Data for this exercise –
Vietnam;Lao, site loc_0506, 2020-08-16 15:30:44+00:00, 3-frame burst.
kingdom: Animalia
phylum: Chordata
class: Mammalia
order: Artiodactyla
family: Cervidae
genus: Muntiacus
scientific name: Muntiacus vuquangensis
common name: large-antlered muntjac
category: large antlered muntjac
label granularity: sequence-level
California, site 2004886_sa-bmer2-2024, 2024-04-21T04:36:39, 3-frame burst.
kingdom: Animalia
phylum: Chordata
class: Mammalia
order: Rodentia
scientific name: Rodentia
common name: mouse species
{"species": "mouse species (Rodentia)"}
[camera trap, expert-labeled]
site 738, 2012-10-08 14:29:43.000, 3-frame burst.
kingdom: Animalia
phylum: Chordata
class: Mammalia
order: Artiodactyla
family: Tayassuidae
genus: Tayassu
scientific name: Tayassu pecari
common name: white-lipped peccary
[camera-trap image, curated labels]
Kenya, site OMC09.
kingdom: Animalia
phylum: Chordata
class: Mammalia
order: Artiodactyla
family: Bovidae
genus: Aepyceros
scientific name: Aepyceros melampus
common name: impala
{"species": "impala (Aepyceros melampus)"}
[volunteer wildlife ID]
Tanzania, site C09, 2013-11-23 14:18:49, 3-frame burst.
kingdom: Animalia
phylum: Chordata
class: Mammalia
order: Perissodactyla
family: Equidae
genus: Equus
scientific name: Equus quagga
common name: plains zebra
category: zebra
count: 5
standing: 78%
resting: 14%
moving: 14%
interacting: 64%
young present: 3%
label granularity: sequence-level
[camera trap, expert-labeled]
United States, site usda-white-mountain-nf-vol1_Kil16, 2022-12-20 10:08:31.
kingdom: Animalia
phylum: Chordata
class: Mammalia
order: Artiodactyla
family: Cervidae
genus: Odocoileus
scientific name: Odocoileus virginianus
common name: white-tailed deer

Try it –
Write out exactly the lines above between the line with "order: Rodentia" and the line with "scientific name: Aepyceros melampus", inclusive, and nothing beyond them.

Solution to this exercise –
order: Rodentia
scientific name: Rodentia
common name: mouse species
{"species": "mouse species (Rodentia)"}
[camera trap, expert-labeled]
site 738, 2012-10-08 14:29:43.000, 3-frame burst.
kingdom: Animalia
phylum: Chordata
class: Mammalia
order: Artiodactyla
family: Tayassuidae
genus: Tayassu
scientific name: Tayassu pecari
common name: white-lipped peccary
[camera-trap image, curated labels]
Kenya, site OMC09.
kingdom: Animalia
phylum: Chordata
class: Mammalia
order: Artiodactyla
family: Bovidae
genus: Aepyceros
scientific name: Aepyceros melampus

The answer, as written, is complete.